SUPPLIED RECORDS:
-----

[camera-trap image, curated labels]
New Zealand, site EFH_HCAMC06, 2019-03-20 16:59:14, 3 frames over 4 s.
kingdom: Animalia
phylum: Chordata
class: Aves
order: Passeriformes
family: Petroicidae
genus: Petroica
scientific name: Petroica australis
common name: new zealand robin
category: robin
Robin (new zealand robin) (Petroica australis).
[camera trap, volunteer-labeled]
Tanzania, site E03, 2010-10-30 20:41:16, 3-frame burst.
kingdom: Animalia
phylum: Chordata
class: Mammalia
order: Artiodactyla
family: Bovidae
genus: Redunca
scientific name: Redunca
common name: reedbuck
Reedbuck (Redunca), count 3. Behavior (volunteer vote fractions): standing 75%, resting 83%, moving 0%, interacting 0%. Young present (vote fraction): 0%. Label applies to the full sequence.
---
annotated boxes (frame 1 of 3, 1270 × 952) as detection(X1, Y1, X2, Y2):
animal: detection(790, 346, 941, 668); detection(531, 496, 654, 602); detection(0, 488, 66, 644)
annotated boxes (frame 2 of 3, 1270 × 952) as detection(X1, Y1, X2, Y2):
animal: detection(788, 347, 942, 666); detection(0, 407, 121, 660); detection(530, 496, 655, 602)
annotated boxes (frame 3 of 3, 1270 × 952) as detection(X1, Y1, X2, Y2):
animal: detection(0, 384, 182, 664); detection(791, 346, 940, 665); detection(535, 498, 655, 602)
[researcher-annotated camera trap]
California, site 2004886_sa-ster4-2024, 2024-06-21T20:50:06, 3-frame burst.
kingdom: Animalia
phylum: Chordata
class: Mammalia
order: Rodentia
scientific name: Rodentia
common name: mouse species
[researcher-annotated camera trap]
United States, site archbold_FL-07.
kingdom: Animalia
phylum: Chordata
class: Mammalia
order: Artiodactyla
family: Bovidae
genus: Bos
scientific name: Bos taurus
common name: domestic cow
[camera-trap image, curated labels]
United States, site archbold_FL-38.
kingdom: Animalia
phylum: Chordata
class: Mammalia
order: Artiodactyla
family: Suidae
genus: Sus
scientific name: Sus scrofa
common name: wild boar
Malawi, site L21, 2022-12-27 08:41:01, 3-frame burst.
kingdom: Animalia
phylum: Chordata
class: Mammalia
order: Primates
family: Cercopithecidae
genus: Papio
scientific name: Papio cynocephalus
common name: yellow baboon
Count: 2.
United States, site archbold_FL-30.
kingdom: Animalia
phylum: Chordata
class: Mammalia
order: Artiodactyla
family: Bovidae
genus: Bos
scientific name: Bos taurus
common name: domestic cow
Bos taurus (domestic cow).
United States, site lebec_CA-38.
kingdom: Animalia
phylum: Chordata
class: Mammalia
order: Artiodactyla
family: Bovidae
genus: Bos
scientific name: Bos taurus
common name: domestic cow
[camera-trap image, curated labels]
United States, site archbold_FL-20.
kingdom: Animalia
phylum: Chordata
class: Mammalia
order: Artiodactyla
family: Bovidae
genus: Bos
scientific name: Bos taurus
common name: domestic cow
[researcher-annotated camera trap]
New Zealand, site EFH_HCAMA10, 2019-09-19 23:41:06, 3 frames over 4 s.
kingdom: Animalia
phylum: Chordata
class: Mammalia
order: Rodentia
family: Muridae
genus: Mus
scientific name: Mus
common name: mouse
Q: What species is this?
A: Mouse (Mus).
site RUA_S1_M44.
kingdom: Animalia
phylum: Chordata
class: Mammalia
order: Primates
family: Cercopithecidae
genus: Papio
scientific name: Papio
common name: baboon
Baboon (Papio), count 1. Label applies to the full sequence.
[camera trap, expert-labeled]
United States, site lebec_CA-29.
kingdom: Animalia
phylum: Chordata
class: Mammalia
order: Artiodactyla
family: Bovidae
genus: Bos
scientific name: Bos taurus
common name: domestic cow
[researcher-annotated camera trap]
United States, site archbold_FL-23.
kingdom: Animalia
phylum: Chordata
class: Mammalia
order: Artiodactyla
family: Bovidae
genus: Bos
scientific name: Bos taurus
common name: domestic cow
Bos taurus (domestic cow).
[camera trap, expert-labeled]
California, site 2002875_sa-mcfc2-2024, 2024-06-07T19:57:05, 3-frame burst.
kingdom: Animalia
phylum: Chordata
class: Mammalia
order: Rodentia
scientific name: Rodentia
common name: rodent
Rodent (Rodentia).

-----

Write the entries above out again. Match them exactly.

RESPONSE:
[camera-trap image, curated labels]
New Zealand, site EFH_HCAMC06, 2019-03-20 16:59:14, 3 frames over 4 s.
kingdom: Animalia
phylum: Chordata
class: Aves
order: Passeriformes
family: Petroicidae
genus: Petroica
scientific name: Petroica australis
common name: new zealand robin
category: robin
Robin (new zealand robin) (Petroica australis).
[camera trap, volunteer-labeled]
Tanzania, site E03, 2010-10-30 20:41:16, 3-frame burst.
kingdom: Animalia
phylum: Chordata
class: Mammalia
order: Artiodactyla
family: Bovidae
genus: Redunca
scientific name: Redunca
common name: reedbuck
Reedbuck (Redunca), count 3. Behavior (volunteer vote fractions): standing 75%, resting 83%, moving 0%, interacting 0%. Young present (vote fraction): 0%. Label applies to the full sequence.
---
annotated boxes (frame 1 of 3, 1270 × 952) as detection(X1, Y1, X2, Y2):
animal: detection(790, 346, 941, 668); detection(531, 496, 654, 602); detection(0, 488, 66, 644)
annotated boxes (frame 2 of 3, 1270 × 952) as detection(X1, Y1, X2, Y2):
animal: detection(788, 347, 942, 666); detection(0, 407, 121, 660); detection(530, 496, 655, 602)
annotated boxes (frame 3 of 3, 1270 × 952) as detection(X1, Y1, X2, Y2):
animal: detection(0, 384, 182, 664); detection(791, 346, 940, 665); detection(535, 498, 655, 602)
[researcher-annotated camera trap]
California, site 2004886_sa-ster4-2024, 2024-06-21T20:50:06, 3-frame burst.
kingdom: Animalia
phylum: Chordata
class: Mammalia
order: Rodentia
scientific name: Rodentia
common name: mouse species
[researcher-annotated camera trap]
United States, site archbold_FL-07.
kingdom: Animalia
phylum: Chordata
class: Mammalia
order: Artiodactyla
family: Bovidae
genus: Bos
scientific name: Bos taurus
common name: domestic cow
[camera-trap image, curated labels]
United States, site archbold_FL-38.
kingdom: Animalia
phylum: Chordata
class: Mammalia
order: Artiodactyla
family: Suidae
genus: Sus
scientific name: Sus scrofa
common name: wild boar
Malawi, site L21, 2022-12-27 08:41:01, 3-frame burst.
kingdom: Animalia
phylum: Chordata
class: Mammalia
order: Primates
family: Cercopithecidae
genus: Papio
scientific name: Papio cynocephalus
common name: yellow baboon
Count: 2.
United States, site archbold_FL-30.
kingdom: Animalia
phylum: Chordata
class: Mammalia
order: Artiodactyla
family: Bovidae
genus: Bos
scientific name: Bos taurus
common name: domestic cow
Bos taurus (domestic cow).
United States, site lebec_CA-38.
kingdom: Animalia
phylum: Chordata
class: Mammalia
order: Artiodactyla
family: Bovidae
genus: Bos
scientific name: Bos taurus
common name: domestic cow
[camera-trap image, curated labels]
United States, site archbold_FL-20.
kingdom: Animalia
phylum: Chordata
class: Mammalia
order: Artiodactyla
family: Bovidae
genus: Bos
scientific name: Bos taurus
common name: domestic cow
[researcher-annotated camera trap]
New Zealand, site EFH_HCAMA10, 2019-09-19 23:41:06, 3 frames over 4 s.
kingdom: Animalia
phylum: Chordata
class: Mammalia
order: Rodentia
family: Muridae
genus: Mus
scientific name: Mus
common name: mouse
Q: What species is this?
A: Mouse (Mus).
site RUA_S1_M44.
kingdom: Animalia
phylum: Chordata
class: Mammalia
order: Primates
family: Cercopithecidae
genus: Papio
scientific name: Papio
common name: baboon
Baboon (Papio), count 1. Label applies to the full sequence.
[camera trap, expert-labeled]
United States, site lebec_CA-29.
kingdom: Animalia
phylum: Chordata
class: Mammalia
order: Artiodactyla
family: Bovidae
genus: Bos
scientific name: Bos taurus
common name: domestic cow
[researcher-annotated camera trap]
United States, site archbold_FL-23.
kingdom: Animalia
phylum: Chordata
class: Mammalia
order: Artiodactyla
family: Bovidae
genus: Bos
scientific name: Bos taurus
common name: domestic cow
Bos taurus (domestic cow).
[camera trap, expert-labeled]
California, site 2002875_sa-mcfc2-2024, 2024-06-07T19:57:05, 3-frame burst.
kingdom: Animalia
phylum: Chordata
class: Mammalia
order: Rodentia
scientific name: Rodentia
common name: rodent
Rodent (Rodentia).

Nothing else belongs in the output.